[Rows of spatial question data]
** BEGIN **
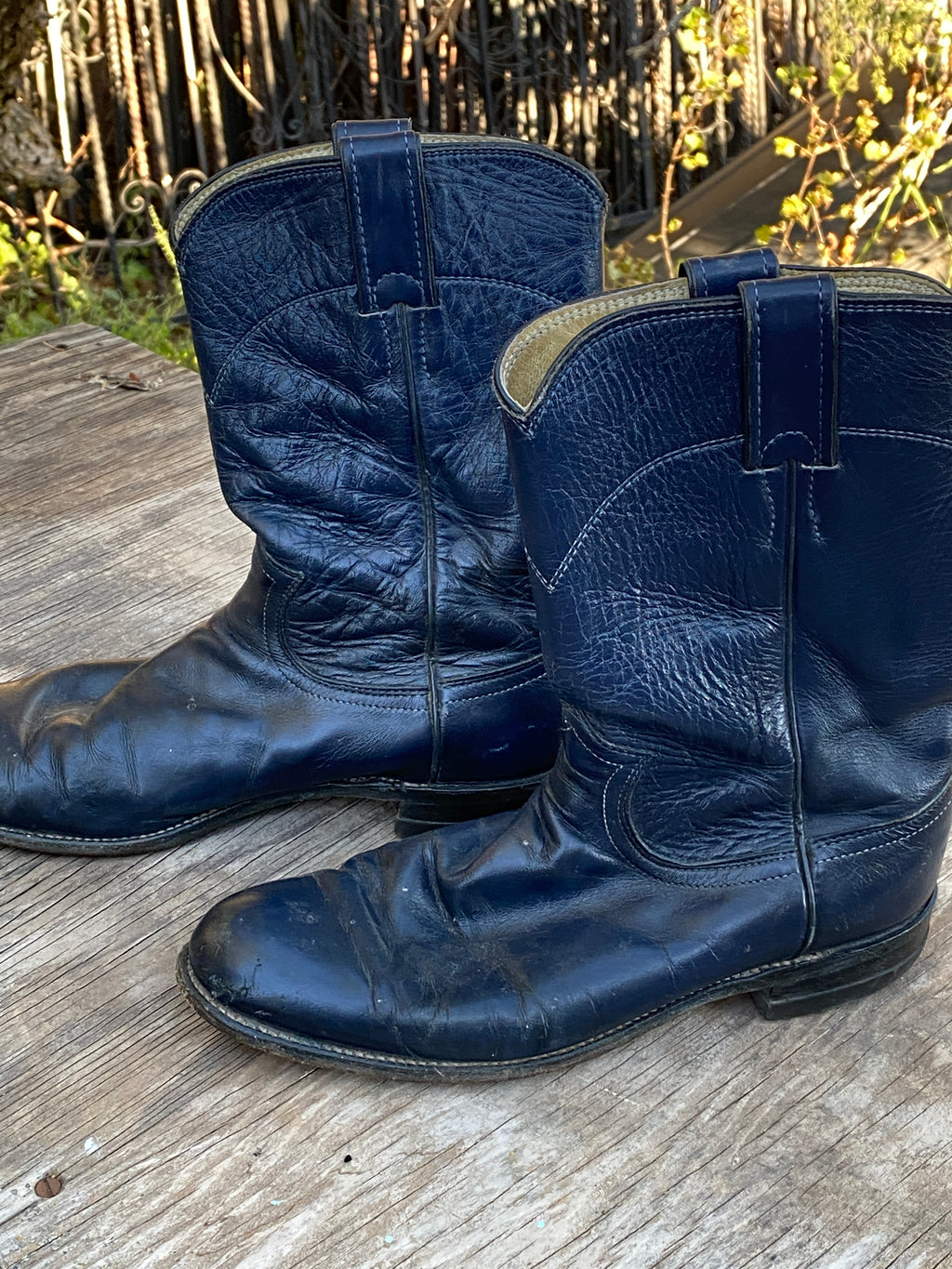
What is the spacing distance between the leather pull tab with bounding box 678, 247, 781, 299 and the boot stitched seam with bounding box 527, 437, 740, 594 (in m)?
0.11

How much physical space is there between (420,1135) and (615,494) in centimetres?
54

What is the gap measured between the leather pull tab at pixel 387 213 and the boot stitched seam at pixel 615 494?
36 centimetres

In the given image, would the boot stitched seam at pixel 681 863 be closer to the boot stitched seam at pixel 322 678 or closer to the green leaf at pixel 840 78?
the boot stitched seam at pixel 322 678

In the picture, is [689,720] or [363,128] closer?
[689,720]

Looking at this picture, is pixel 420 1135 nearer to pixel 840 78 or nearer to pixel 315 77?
pixel 840 78

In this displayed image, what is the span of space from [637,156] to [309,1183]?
4198 millimetres

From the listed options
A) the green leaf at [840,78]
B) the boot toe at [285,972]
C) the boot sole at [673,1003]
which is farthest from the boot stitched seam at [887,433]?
the green leaf at [840,78]

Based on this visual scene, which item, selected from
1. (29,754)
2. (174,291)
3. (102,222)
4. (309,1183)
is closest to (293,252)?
(29,754)

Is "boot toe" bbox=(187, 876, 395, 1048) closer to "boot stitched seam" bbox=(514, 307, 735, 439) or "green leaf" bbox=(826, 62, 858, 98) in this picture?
"boot stitched seam" bbox=(514, 307, 735, 439)

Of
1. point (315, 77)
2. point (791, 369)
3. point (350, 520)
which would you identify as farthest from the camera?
point (315, 77)

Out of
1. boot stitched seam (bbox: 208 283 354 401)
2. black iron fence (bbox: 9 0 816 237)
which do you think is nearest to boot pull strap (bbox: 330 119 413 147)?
boot stitched seam (bbox: 208 283 354 401)

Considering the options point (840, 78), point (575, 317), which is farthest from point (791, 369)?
point (840, 78)

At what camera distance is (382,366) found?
1.30m

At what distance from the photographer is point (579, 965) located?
1.11 meters
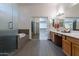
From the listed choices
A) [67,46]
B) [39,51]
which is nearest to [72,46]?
[67,46]

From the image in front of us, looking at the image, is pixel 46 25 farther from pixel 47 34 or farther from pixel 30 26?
pixel 30 26

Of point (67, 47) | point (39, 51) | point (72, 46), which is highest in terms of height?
point (72, 46)

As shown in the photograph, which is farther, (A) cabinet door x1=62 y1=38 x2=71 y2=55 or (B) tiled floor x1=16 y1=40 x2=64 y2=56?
(B) tiled floor x1=16 y1=40 x2=64 y2=56

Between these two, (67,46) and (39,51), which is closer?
(67,46)

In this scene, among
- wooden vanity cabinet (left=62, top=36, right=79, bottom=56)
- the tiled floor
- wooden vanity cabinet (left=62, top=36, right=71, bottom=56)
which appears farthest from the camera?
the tiled floor

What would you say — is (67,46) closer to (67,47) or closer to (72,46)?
(67,47)

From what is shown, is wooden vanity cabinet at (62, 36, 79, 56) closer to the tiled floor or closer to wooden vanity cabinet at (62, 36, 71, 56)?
wooden vanity cabinet at (62, 36, 71, 56)

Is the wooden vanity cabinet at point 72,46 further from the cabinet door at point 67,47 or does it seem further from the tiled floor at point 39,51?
the tiled floor at point 39,51

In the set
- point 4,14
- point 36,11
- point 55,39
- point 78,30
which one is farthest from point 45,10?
point 4,14

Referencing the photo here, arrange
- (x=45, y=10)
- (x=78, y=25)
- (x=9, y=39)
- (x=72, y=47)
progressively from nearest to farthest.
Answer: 1. (x=9, y=39)
2. (x=72, y=47)
3. (x=78, y=25)
4. (x=45, y=10)

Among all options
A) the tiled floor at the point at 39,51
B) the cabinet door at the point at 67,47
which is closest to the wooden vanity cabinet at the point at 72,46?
** END **
DO THIS -> Count the lines of the entries above that contain the word "listed". Reply with the number alone.

SOLUTION FOR THIS TASK -> 2